I agree with him. Not necessarily because I believe Missouri would have gotten that yard. You’d like to think so, but having confidence in this Missouri offense hasn’t exactly been an easy thing to do for the last two years and two games. More because I think if you can’t get two feet—or can’t protect a 13-point lead in the final ten minutes—against a team that got run off the field 56-7 by Alabama the week before then the likelihood you’re going to play for anything meaningful later in the season isn’t all that high anyway.
Ultimately, Drinkwitz and Missouri won the game. Perhaps it’s unfair to base an entire column after that happened around the idea that the coach is too conservative. But it’s been a pattern ever since that 2020 season. Missouri is rarely daring and pushing the envelope. It’s happened, most notably going for two to beat Florida at home rather than settling for a tie and overtime and then showing up at the postgame press conference with a light saber to dance on Dan Mullen’s coaching grave. The last part might have been a little over the top, but it sure wasn’t safe or boring.

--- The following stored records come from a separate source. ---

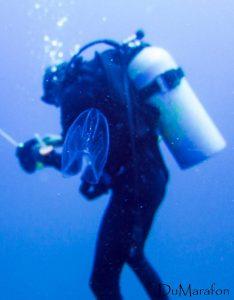 mergulhador na praia do tofo com arraia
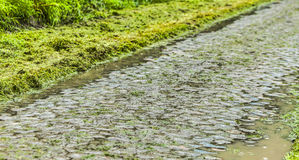 Cobbled Road in a Rainy Day Stock Image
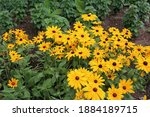 A group of Rudbeckia, Tiger Eye Gold, flowers growing in a garden in Janesville, Wisconsin, USA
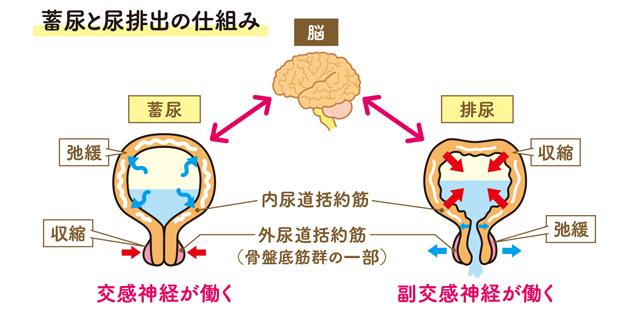括約筋 内 尿道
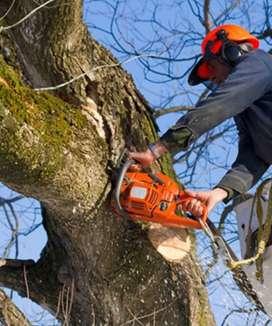Se realiza trabajos con arboles peligrosos o cualquier tipo de árbol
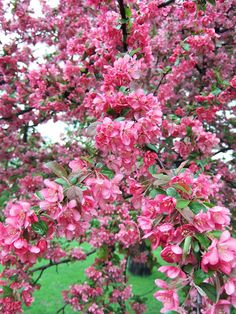 Adams Crabapple: Begins the season with semidouble deep pink blooms. Leaves emerge with a reddish tint but mature to green by summer. The foliage may develop good orange-red fall color. The tree produces to fruits, hang on the tree into winter Trees And Shrubs, Flowering Trees, Dwarf Trees, Colorful Flowers, Beautiful Flowers, Weeping Trees, Fast Growing Trees, How To Attract Birds, Garden Trees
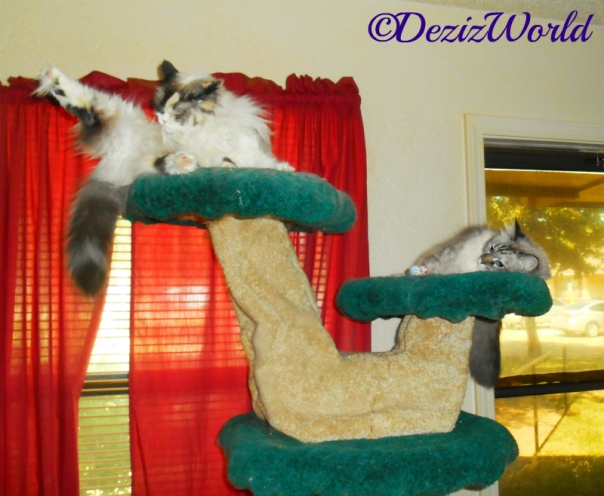 Dezi and Raena laying atop the liberty cat tree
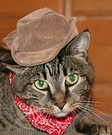 Cat Cowboy costume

But most of the things we’ve watched over the last couple of years have usually been safe and have almost always been boring. The swagger and the bravado may sometimes exist in press conferences, but it hardly ever seems to show its face during the games.

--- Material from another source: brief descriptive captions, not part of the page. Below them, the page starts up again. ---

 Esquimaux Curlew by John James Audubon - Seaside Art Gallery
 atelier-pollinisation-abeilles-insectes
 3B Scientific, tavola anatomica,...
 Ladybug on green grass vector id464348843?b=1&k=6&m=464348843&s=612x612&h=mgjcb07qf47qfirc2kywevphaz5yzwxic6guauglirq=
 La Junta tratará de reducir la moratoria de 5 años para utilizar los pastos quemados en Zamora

To be fair to Drinkwitz, I don’t think this is the way he wants to do it. He’s spent most of the last two summers telling us the Tigers have to be more aggressive, have to push the envelope, have to throw the ball downfield, have to find some explosive plays. And then he’s gone out and coached a whole bunch of rock fights, hoping to land one more than he absorbs. But I don’t think he plans to do it. I don’t think he spends the entire offseason lying to us.
He tells us the team he wants to have. Then he coaches the one he does have. And the one he does have simply hasn’t looked equipped to be aggressive and exciting. The last couple versions of the Tigers have scratched and clawed their way to six wins and minor bowl games despite offenses that mostly dink and dunk and bubble screen and jet sweep their way to somewhere around 20 points and hope that’s good enough to ask the defense to deliver a win. It happened again on Saturday. The Tigers ran the ball 46 times and threw it just 19.
“No, that wasn’t the game plan,” Drinkwitz said.
But as the night unfolded, it’s what they had to do. Or at least what Drinkwitz felt they had to do. And, again, it worked. But the problem is, when you play that way, the margin for error is nearly non-existent. The defense has to be nearly perfect. The special teams can’t keep leaving points on the field. The offense has to quit committing penalties. Because when you can’t score much, it just takes one play to beat you. As much as everyone wanted to talk about Missouri being two plays from 8-4 a year ago, nobody wanted to acknowledge they were two plays from 4-8.
How close is this team to breaking through? Drinkwitz sighed when I asked him that.
"I think there’s a lot of things to work on," he said. "There’s just so much to work on. Lack of explosiveness offensively, the short yardage debacles, missed extra point...
"We'll hear it all week and that's probably fine."
Until we see evidence to the contrary, this is what Mizzou football is and who Drinkwitz is. No longer do the Tigers have a brash young coach who throws caution to the wind roaming the sidelines. Instead, they have a fourth-year coach leaning on his defense to be nearly perfect to bail out a struggling offense that is trying to figure out things on the fly and a special teams unit that is more often costly than beneficial. Either those issues will be ironed out and Missouri will take the step forward we’ve all been waiting to see for the last eight years or they won’t and the Tigers will be trying to be just a little more accurate than their opposition in yet another series of knockdown, drag out rock fights, hoping that they win enough that Drinkwitz can come back and try finally to field the team he wants to in year five.